| SET PROBLEM |
Reproduce the section of the transcript below that begins with "And in this" and ends with "making this assumption.", changing every "notes" to "jottings".

| QUOTED TEXT |
I think it's a function of them being on the team.
So Bob Fletcher is just one more in a long line of Alex Jones' guests who claims that they were deeply mixed up in the Iran-Contra affair.
It's kind of like how every comic you've ever met has that story about that one gig they almost got that would have changed the course of their career.
After Iran-Contra Special Prosecutor Lawrence E. Walsh deemed Bob not worth his time, Bob decided that the Iran-Contra hearings were a charade and decided to head out to the woods in Montana.
And has made frequent appearances on Coast to Coast AM to discuss how this rogue planet is heading our way and how the elites are building underground cities to stay safe from its return.
It's at least decently done, like, MS Paint or whatever.
Okay, okay.
So that's this guy's career, but that's not nearly all he's been into.
And in this next clip, we get to hear a little bit from Bob, and he gives his own bio.
Alex gave him that bio.
Bob wants you to know something else about him.
unidentified
First off, some miscellaneous random notes that I made for myself for this morning's program just hit right on the head exactly what you've been saying.
I mean, it looks like you've been looking at my notes.
It's kind of like, well, I don't have to do anything because Alex has already covered it.
I mean, verbatim, almost word for word.
I'm making this assumption.
You realize that I myself was one of the primary people in creating what was the militia of the patriot movement.
And certainly not taking all the credit because there was a lot of people involved.
So, Fletcher was an early member and leader within the Militia of Montana, one of the first militia groups to form in the aftermath of the Waco standoff in 1993.
Previous to their formation, in response to the Ruby Ridge standoff, John Trochman, the actual guy who started the Militia of Montana, attended a meeting at a YMCA in Estes Park, Colorado, that would go on to be known as the Rocky Mountain Rendezvous, a conference where the modern militia movement was born.

| DATA |
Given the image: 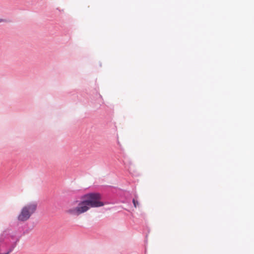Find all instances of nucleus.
<instances>
[{
  "mask_svg": "<svg viewBox=\"0 0 254 254\" xmlns=\"http://www.w3.org/2000/svg\"><path fill=\"white\" fill-rule=\"evenodd\" d=\"M101 199V196L99 193L87 194L84 195L82 200L74 202V206L68 209L66 212L71 215L78 216L86 212L91 207L103 206L104 204Z\"/></svg>",
  "mask_w": 254,
  "mask_h": 254,
  "instance_id": "f257e3e1",
  "label": "nucleus"
},
{
  "mask_svg": "<svg viewBox=\"0 0 254 254\" xmlns=\"http://www.w3.org/2000/svg\"><path fill=\"white\" fill-rule=\"evenodd\" d=\"M38 203L36 201H32L23 206L17 217L19 222H24L29 220L37 209Z\"/></svg>",
  "mask_w": 254,
  "mask_h": 254,
  "instance_id": "f03ea898",
  "label": "nucleus"
},
{
  "mask_svg": "<svg viewBox=\"0 0 254 254\" xmlns=\"http://www.w3.org/2000/svg\"><path fill=\"white\" fill-rule=\"evenodd\" d=\"M132 202H133L134 206L135 207H136L138 205V204H139L137 200H136L135 199H133Z\"/></svg>",
  "mask_w": 254,
  "mask_h": 254,
  "instance_id": "7ed1b4c3",
  "label": "nucleus"
},
{
  "mask_svg": "<svg viewBox=\"0 0 254 254\" xmlns=\"http://www.w3.org/2000/svg\"><path fill=\"white\" fill-rule=\"evenodd\" d=\"M6 22L5 19L0 18V23Z\"/></svg>",
  "mask_w": 254,
  "mask_h": 254,
  "instance_id": "20e7f679",
  "label": "nucleus"
},
{
  "mask_svg": "<svg viewBox=\"0 0 254 254\" xmlns=\"http://www.w3.org/2000/svg\"><path fill=\"white\" fill-rule=\"evenodd\" d=\"M10 251H8L5 254H8L9 253Z\"/></svg>",
  "mask_w": 254,
  "mask_h": 254,
  "instance_id": "39448f33",
  "label": "nucleus"
},
{
  "mask_svg": "<svg viewBox=\"0 0 254 254\" xmlns=\"http://www.w3.org/2000/svg\"><path fill=\"white\" fill-rule=\"evenodd\" d=\"M118 144L120 145V143L119 142H118Z\"/></svg>",
  "mask_w": 254,
  "mask_h": 254,
  "instance_id": "423d86ee",
  "label": "nucleus"
}]
</instances>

| WORKED ANSWER |
And in this next clip, we get to hear a little bit from Bob, and he gives his own bio.
Alex gave him that bio.
Bob wants you to know something else about him.
unidentified
First off, some miscellaneous random jottings that I made for myself for this morning's program just hit right on the head exactly what you've been saying.
I mean, it looks like you've been looking at my jottings.
It's kind of like, well, I don't have to do anything because Alex has already covered it.
I mean, verbatim, almost word for word.
I'm making this assumption.